The female plants carry from one to five ovulate strobili. Cylindrical and tomentose, with a colour varying from the intense cream to brown, they each the 28-42 cm of height with a diameter of 9-10 cm. Supported by an 18-23 cm peduncle, 3,5-4 cm broad, they tilt down while growing up, assuming the typical pendant position.
The seeds, red outside, ovoid, flat, rounded at the apex and pointed at the attachment, measure 22-25 mm.
Pollination
The male cones contain several small coleopterans, object of researches on the field and under identification, which take care of the transport of the pollen, as it happens, anyway, with the Curculionidae in other species of Zamiaceae.
For attracting them, when the pollen is ripe, the male cones release a foetid and characteristic smell of humid humus, which, by sure, cannot be ignored.
Seeds dispersal
This is not entrusted, as often happens, to mice or rats, which usually abandon them in the cracks of the soil, whilst here we find them in germination at about 10 cm of depth.

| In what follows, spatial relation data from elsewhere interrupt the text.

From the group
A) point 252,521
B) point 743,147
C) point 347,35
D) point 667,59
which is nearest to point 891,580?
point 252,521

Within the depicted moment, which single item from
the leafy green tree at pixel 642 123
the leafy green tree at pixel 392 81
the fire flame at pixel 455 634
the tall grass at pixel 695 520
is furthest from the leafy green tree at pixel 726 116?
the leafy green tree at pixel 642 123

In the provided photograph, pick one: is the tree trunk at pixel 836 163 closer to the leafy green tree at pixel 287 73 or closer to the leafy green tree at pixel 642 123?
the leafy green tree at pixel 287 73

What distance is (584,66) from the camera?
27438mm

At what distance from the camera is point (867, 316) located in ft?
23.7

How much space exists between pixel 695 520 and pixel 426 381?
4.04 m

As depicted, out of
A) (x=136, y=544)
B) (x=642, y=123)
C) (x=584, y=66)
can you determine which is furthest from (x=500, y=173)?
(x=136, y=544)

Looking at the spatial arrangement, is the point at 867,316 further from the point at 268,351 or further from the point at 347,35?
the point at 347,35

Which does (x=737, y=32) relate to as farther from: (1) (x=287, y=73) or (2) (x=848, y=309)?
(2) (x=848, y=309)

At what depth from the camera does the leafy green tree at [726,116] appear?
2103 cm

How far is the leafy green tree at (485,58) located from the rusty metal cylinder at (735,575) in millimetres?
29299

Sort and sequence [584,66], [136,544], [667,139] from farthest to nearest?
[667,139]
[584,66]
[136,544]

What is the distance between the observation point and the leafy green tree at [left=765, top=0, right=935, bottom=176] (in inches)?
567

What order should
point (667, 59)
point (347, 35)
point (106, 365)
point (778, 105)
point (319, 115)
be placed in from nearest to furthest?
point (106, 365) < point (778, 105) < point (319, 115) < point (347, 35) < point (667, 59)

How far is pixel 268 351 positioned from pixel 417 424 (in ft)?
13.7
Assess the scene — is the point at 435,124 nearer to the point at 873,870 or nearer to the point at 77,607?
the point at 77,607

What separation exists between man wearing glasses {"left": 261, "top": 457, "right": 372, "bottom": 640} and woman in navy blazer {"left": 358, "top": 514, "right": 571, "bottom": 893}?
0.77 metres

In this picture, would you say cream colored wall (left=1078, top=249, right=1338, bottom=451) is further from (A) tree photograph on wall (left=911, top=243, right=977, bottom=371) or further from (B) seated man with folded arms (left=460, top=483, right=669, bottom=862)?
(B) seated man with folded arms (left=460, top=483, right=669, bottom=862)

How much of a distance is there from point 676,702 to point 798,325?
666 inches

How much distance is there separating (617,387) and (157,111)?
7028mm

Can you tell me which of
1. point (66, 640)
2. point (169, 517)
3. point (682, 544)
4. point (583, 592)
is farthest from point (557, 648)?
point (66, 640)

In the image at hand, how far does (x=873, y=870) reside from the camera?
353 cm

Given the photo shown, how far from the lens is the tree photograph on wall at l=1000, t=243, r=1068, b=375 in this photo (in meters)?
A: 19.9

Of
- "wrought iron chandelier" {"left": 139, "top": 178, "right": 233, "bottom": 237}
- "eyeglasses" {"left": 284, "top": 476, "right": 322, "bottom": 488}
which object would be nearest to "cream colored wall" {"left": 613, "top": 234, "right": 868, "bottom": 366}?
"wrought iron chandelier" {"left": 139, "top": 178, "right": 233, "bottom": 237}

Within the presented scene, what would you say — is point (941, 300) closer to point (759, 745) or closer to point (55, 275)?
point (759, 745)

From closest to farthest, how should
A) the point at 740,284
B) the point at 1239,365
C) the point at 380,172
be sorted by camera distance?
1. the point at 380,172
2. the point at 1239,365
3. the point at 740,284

It is therefore thought that they are carried by a burrowing animal, familiar in the under-wood, like, for instance, the Agouti (Dasyprocta punctata).
Growth and phenology
This species,which when adult overcomes the metre and a half, is already in condition to reproduce when still young, as soon as the trunk reaches the 25-30 cm of height.
Even if, at times, they skip a year, the females may produce in the same time 5 big cones, with a yield of 410 seeds per cone, which will take about one year for ripening.
The males produce 3-6 cones by year; these ripen in staggered timings.
Local utilizations
The seeds are edible; the sap is utilized as hydrosoluble glue, and the local populations utilize various parts of the plant in their traditional medicine.
Preservation status
Once common in the lowlands of the seasonal pluvial forest, from the coastal flat lands and on the foothills of the Cordillera Occidental in Ecuador and also perhaps in the extreme south-western Colombia, nowadays the population of Zamia lindenii results to be drastically reduced by the uncontrolled deforestation, and even if some few protected areas do exist, its has given proof of adaptability, reproducing also in full sun in environments strongly degraded by the human activities.
But in these new habitats the larvae of a small butterfly, the Attea, which usually limits to eat the young leaves, attack the plants so much to exterminate them by defoliation.